Wednesday, August 22, 2012

New Ecuadorean Immigration Policy

Some nose tweaking required.

You may have heard of Julian Assange, international gadfly, Australian editor, activist, political talk show host, computer programmer, publisher, journalist, and spider-hole hider.

You may have heard that he is now hanging out in the Ecuadorean embassy in London.

You may think that he is trying to avoid extradition to some country or other, and this is the story that is being spread.

The truth is that Ecuador is simply trying to debug its immigration system.

For a few years now locations in Ecuador have been listed among the most desirable places to retire. But there are problems. Not with the various cities per se, but with the immigration system and residency process.

Sometimes it takes many months or even years to get residency approved.

People run in circles, going from office to office, with no noticeable result, except to frustrate themselves to distraction. Some have been sent "back home" to fetch this document or that, a signature, a notary seal or whatever, only to find, when they return to Ecuador, that they got the wrong one, or that the rules have changed in their absence.

In the past year two heads of the Ecuadorean immigration system have been fired for corruption.

Lower-to-mid-level staff have been shuffled, hired, fired, re-hired, and so on, until no one knows any more what the heck is going on. Least of all the gringo geezers who simply want a place to plunk their butts and spend some retirement checks.

This is where Assange comes in.

See, when debugging a new system, it's always best to start with the worst possible case. Because that's the one that will kick up the most problems. And not only the most obvious ones, but the subtle ones as well.

What better way to hack the new process than with a hacker sought internationally for possible sex crimes and a bit of friendly interrogation, enhancement-wise?

So here comes President Rafael Correa granting asylum to Assange, right in the middle of London for the whole world to watch. You've got police crawling all over the place, TV cameras buzzing day and night, surveillance crews going at it like crazy, and what could be a better test scenario?

So Correa condemns Britain for threatening to invade the embassy and seize Mr Assange. He calls it "intolerable".

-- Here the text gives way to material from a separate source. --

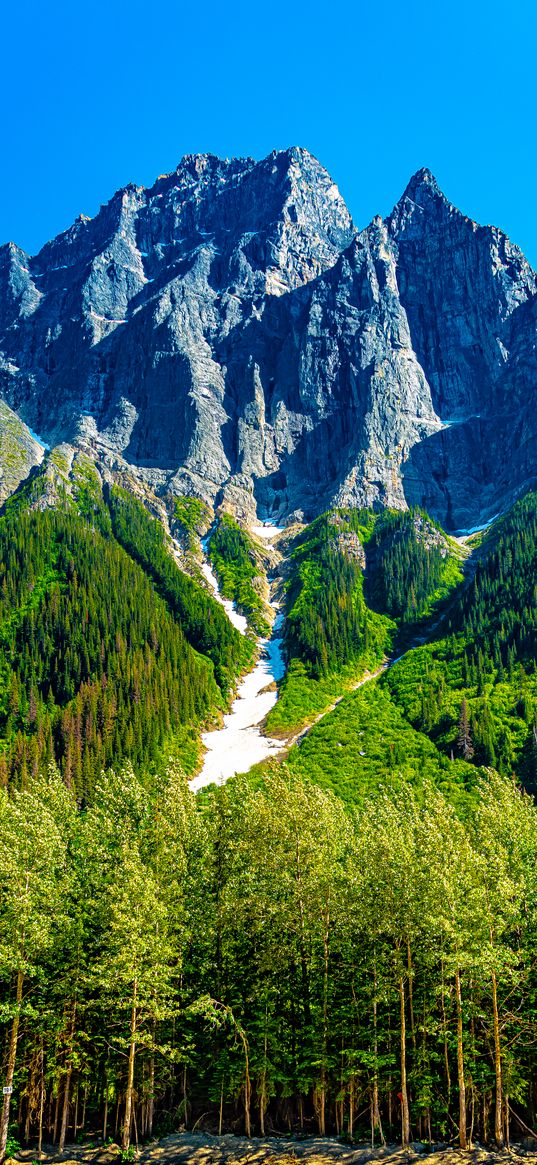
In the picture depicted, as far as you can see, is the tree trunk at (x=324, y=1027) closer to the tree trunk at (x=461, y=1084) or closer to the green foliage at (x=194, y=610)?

He says his government is "open to dialog", while insisting that Britain is maintaining an "intransigent" position.

And so on and on.

Now here's the kicker.

See, Correa and his government, using new rules and tools for immigration, now have to "transmit" so to speak, Mr Assange from the U.K. to Ecuador.

If they can manage this, then shuffling any old duffer anywhere in the world over to Ecuador will be like child's play.

Mr Assange's dramatic London balcony tango was only a diversion meant to build dramatic tension. Expect another such occurrence soon, but one during which Mr Assange will vanish in a puff of smoke, possibly accompanied by a few sparks to titillate the TV audience, after which he will reappear in Quito, mere milliseconds later.

If nothing else, this could revolutionize international travel, though you might have no choice of destinations other than Ecuador.

Hugo Chavez, the Venezuelan president, also got into the act, appearing on his own balcony flapping his arms and hyperventilating the way he does, claiming that everyone is welcome to seek asylum in his country as well, but aides managed to tie him up and drag him back inside before he hurt himself.